__RECORDED DATA__
○ ○ ○ ○ ○ ○ ○

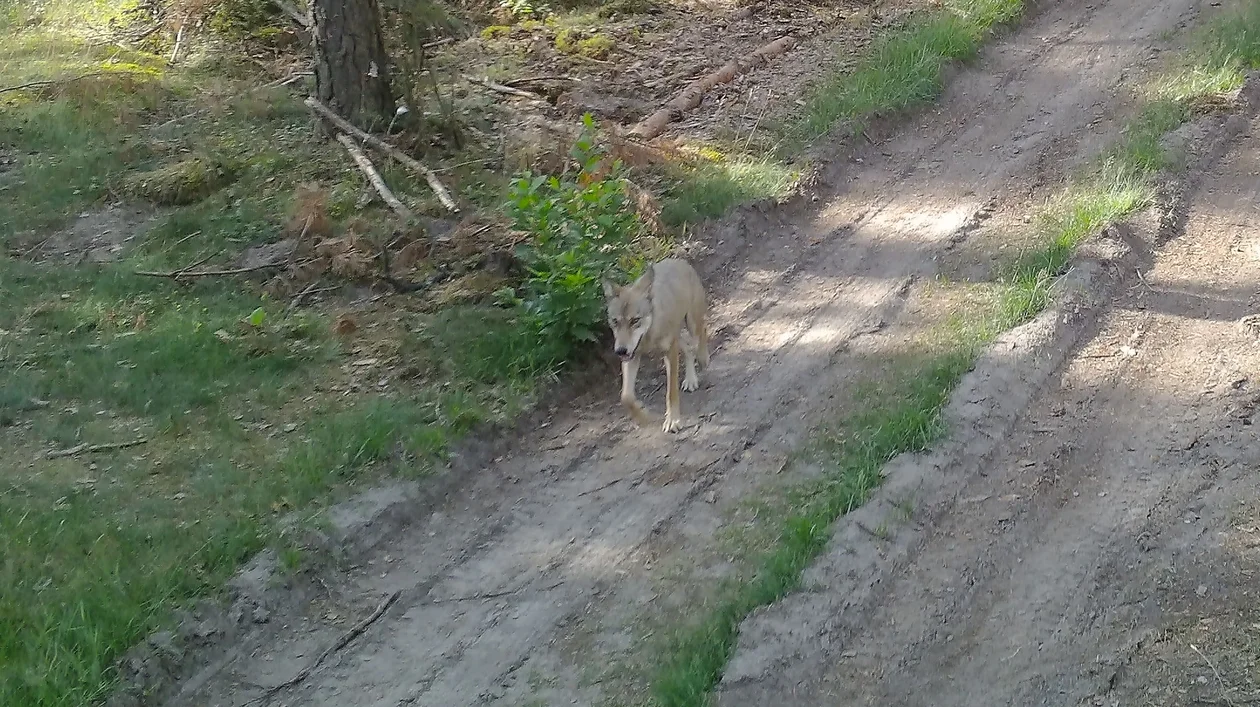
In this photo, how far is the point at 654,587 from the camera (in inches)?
213

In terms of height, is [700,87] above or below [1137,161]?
above

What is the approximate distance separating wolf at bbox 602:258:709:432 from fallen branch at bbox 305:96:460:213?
262cm

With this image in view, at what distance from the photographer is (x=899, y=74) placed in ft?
38.0

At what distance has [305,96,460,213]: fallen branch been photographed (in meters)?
9.04

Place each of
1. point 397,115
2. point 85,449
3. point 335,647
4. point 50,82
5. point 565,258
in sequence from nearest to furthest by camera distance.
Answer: point 335,647, point 85,449, point 565,258, point 397,115, point 50,82

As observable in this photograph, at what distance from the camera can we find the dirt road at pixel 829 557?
189 inches

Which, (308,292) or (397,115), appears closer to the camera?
(308,292)

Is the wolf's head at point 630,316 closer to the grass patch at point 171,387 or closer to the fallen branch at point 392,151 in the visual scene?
the grass patch at point 171,387

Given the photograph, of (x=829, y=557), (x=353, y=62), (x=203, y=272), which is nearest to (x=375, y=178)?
(x=353, y=62)

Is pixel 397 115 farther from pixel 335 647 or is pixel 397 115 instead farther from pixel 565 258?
pixel 335 647

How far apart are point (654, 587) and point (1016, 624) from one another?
168cm

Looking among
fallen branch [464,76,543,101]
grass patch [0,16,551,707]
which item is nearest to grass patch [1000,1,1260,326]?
grass patch [0,16,551,707]

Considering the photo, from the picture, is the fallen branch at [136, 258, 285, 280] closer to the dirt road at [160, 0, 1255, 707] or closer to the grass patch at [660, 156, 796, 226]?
the dirt road at [160, 0, 1255, 707]

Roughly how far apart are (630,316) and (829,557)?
193 cm
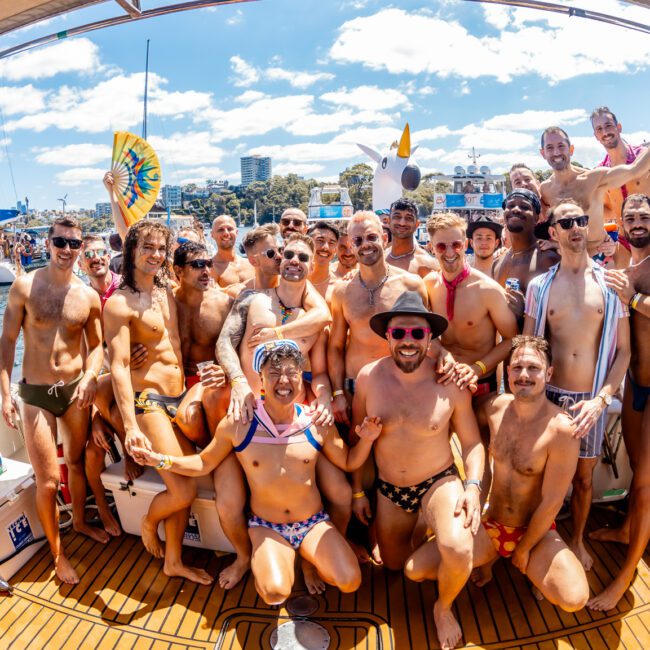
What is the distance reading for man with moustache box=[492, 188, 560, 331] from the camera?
3.66 m

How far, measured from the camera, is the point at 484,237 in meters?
4.38

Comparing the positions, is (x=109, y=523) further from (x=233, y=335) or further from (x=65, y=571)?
(x=233, y=335)

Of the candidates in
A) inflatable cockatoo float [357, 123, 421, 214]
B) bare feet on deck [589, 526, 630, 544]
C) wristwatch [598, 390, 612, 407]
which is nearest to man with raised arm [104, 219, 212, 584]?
wristwatch [598, 390, 612, 407]

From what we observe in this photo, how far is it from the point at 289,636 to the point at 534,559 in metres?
1.43

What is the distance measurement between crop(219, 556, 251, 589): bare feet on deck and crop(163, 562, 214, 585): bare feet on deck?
104mm

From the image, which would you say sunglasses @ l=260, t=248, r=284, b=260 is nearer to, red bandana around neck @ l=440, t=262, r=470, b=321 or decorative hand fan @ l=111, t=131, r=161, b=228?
red bandana around neck @ l=440, t=262, r=470, b=321

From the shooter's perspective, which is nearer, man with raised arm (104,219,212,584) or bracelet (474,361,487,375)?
man with raised arm (104,219,212,584)

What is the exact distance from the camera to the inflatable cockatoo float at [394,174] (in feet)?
61.0

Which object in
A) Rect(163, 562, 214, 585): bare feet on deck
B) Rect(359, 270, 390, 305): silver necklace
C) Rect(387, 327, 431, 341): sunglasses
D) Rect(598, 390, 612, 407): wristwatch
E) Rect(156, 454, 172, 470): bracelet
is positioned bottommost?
Rect(163, 562, 214, 585): bare feet on deck

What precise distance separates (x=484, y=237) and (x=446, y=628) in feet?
10.2

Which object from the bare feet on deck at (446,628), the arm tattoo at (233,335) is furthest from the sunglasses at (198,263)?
the bare feet on deck at (446,628)

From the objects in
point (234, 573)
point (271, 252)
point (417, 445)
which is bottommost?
point (234, 573)

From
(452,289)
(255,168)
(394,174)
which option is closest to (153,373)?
(452,289)

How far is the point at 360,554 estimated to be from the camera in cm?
325
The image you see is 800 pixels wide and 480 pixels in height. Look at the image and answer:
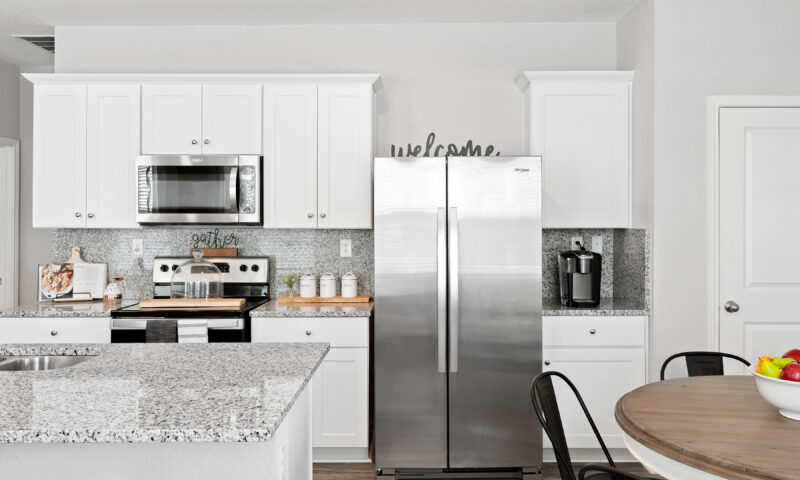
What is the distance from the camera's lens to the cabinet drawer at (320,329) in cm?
333

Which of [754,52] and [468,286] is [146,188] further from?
[754,52]

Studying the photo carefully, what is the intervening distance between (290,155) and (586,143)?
182 centimetres

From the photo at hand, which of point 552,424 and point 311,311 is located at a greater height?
point 311,311

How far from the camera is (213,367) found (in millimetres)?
1830

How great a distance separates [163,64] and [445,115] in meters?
1.94

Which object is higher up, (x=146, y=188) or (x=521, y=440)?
(x=146, y=188)

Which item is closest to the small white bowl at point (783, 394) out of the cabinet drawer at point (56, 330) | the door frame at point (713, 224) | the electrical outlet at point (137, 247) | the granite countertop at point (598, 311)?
the granite countertop at point (598, 311)

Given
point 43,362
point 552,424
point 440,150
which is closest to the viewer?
point 552,424

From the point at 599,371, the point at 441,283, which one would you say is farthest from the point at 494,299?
the point at 599,371

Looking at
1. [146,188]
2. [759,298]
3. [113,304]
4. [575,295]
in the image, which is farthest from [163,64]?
[759,298]

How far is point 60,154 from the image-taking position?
145 inches

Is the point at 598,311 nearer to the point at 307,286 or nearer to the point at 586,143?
the point at 586,143

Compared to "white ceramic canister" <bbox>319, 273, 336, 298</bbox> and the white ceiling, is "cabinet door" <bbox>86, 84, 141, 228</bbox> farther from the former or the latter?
"white ceramic canister" <bbox>319, 273, 336, 298</bbox>

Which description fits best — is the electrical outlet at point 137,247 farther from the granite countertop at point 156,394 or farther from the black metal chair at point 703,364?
the black metal chair at point 703,364
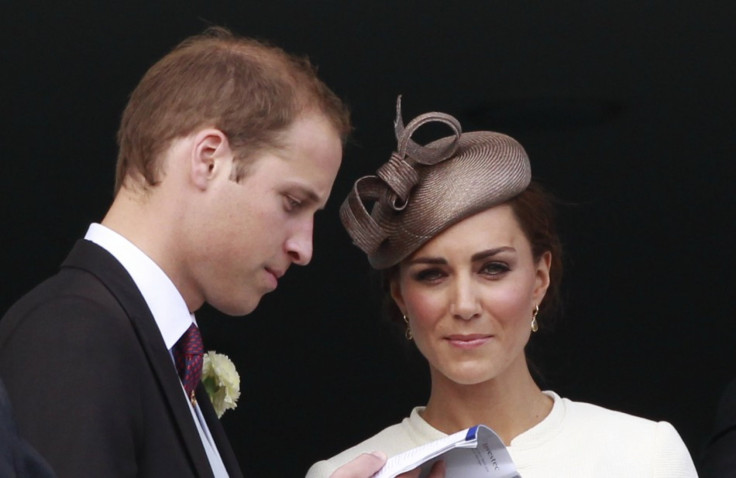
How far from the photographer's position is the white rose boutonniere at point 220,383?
109 inches

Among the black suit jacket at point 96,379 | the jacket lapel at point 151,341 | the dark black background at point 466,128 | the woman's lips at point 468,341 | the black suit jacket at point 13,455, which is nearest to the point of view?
the black suit jacket at point 13,455

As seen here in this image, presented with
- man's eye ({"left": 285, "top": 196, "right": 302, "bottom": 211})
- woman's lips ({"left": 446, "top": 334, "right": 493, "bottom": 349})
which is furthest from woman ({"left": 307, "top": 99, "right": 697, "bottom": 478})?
man's eye ({"left": 285, "top": 196, "right": 302, "bottom": 211})

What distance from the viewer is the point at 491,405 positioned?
305cm

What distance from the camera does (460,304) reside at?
9.53ft

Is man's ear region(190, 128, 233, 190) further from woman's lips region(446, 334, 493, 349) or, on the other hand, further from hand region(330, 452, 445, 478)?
woman's lips region(446, 334, 493, 349)

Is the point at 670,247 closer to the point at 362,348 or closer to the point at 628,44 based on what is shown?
the point at 628,44

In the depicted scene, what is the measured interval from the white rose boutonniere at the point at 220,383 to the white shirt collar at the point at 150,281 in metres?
0.51

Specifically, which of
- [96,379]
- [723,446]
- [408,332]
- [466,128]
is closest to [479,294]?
[408,332]

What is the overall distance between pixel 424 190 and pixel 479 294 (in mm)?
244

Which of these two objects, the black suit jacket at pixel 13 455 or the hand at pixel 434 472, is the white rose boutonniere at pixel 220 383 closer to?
the hand at pixel 434 472

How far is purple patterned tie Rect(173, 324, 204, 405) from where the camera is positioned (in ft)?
7.52

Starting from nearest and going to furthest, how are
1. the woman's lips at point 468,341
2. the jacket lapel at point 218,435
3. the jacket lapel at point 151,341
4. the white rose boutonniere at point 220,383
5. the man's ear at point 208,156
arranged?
the jacket lapel at point 151,341 → the man's ear at point 208,156 → the jacket lapel at point 218,435 → the white rose boutonniere at point 220,383 → the woman's lips at point 468,341

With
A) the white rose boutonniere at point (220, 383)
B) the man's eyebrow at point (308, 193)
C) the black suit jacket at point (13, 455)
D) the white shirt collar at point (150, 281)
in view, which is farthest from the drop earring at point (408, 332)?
the black suit jacket at point (13, 455)

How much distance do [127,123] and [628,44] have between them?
222 cm
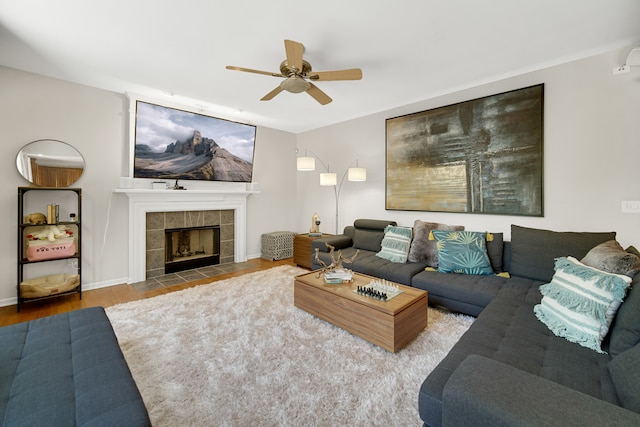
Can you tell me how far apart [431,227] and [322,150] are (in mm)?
2743

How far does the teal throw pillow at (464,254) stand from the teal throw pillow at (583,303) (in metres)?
0.98

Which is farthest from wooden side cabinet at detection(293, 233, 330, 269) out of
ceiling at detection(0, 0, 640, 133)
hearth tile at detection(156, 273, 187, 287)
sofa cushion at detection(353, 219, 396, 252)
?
ceiling at detection(0, 0, 640, 133)

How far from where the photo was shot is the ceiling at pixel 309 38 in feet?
6.68

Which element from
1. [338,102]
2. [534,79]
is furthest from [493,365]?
[338,102]

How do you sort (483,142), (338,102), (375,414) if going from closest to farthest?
(375,414) < (483,142) < (338,102)

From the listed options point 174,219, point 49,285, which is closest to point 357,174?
point 174,219

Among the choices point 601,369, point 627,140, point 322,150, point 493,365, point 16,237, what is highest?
point 322,150

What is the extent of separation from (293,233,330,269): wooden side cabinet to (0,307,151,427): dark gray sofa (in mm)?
2963

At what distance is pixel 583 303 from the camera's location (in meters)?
1.60

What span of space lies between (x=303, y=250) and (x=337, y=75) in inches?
112

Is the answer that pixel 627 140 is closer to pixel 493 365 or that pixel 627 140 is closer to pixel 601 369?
pixel 601 369

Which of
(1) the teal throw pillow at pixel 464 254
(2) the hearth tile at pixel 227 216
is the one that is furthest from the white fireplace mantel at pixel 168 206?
(1) the teal throw pillow at pixel 464 254

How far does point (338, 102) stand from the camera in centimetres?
402

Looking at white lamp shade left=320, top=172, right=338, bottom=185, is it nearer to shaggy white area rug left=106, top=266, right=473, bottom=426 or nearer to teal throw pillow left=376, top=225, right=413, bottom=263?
teal throw pillow left=376, top=225, right=413, bottom=263
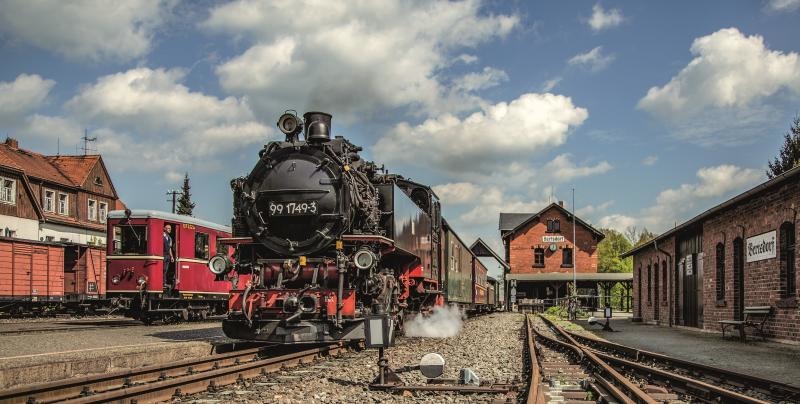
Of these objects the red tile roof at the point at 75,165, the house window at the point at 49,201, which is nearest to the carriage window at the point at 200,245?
the house window at the point at 49,201

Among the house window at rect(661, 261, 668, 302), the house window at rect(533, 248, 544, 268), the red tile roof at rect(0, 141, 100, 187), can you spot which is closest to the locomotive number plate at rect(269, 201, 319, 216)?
the house window at rect(661, 261, 668, 302)

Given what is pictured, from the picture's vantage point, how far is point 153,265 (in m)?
17.8

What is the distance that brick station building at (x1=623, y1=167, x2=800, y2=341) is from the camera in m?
14.2

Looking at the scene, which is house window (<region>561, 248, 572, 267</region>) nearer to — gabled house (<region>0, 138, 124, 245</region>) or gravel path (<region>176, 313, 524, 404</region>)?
gabled house (<region>0, 138, 124, 245</region>)

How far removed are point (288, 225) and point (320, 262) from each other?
0.86 metres

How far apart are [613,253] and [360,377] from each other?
86208mm

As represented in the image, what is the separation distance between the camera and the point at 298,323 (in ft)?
33.7

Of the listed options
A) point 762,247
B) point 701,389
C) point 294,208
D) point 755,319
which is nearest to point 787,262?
point 762,247

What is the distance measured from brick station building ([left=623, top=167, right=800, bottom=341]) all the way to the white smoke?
260 inches

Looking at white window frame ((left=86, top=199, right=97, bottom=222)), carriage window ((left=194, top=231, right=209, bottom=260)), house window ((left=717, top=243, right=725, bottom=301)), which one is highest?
white window frame ((left=86, top=199, right=97, bottom=222))

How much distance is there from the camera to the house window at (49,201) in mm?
36250

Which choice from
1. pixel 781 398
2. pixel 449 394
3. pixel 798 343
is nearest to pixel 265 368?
pixel 449 394

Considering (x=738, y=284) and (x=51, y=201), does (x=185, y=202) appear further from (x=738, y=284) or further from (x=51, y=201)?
(x=738, y=284)

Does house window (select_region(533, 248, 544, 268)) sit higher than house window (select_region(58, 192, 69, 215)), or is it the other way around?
house window (select_region(58, 192, 69, 215))
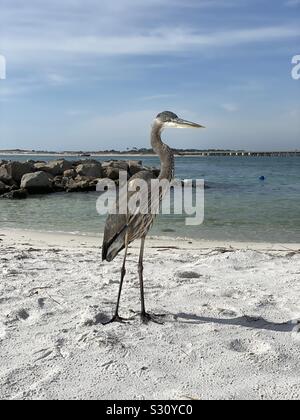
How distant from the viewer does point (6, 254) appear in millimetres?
7254

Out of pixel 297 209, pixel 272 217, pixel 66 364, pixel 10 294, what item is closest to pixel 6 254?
pixel 10 294

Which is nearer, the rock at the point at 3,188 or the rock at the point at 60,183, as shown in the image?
the rock at the point at 3,188

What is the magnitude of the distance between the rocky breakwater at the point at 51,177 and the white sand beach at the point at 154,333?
15.7 m

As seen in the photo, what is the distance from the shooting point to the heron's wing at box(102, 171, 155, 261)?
4.33 metres

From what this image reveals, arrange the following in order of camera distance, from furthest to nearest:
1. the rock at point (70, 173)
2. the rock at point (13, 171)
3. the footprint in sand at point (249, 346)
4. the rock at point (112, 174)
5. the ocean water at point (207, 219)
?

○ ○ ○ ○ ○ ○ ○

__EXERCISE__
Copy the entries word for word, from their beginning through the line containing "Answer: point 335,647, point". Leave out the pictures.

__RESULT__
In this photo, how far is the point at 654,587 from the camera (in inches)?
213

In terms of height, is [700,87] above or below [1137,161]?
above

What is the approximate distance separating wolf at bbox 602:258:709:432 from fallen branch at bbox 305:96:460:213?
262cm

With this image in view, at what distance from the photographer is (x=899, y=74) placed in ft?
38.0

At what distance has [305,96,460,213]: fallen branch been photographed (in meters)?
9.04

Place each of
1. point 397,115
2. point 85,449
3. point 335,647
4. point 50,82
5. point 565,258
in sequence from nearest to furthest by camera distance.
Answer: point 335,647, point 85,449, point 565,258, point 397,115, point 50,82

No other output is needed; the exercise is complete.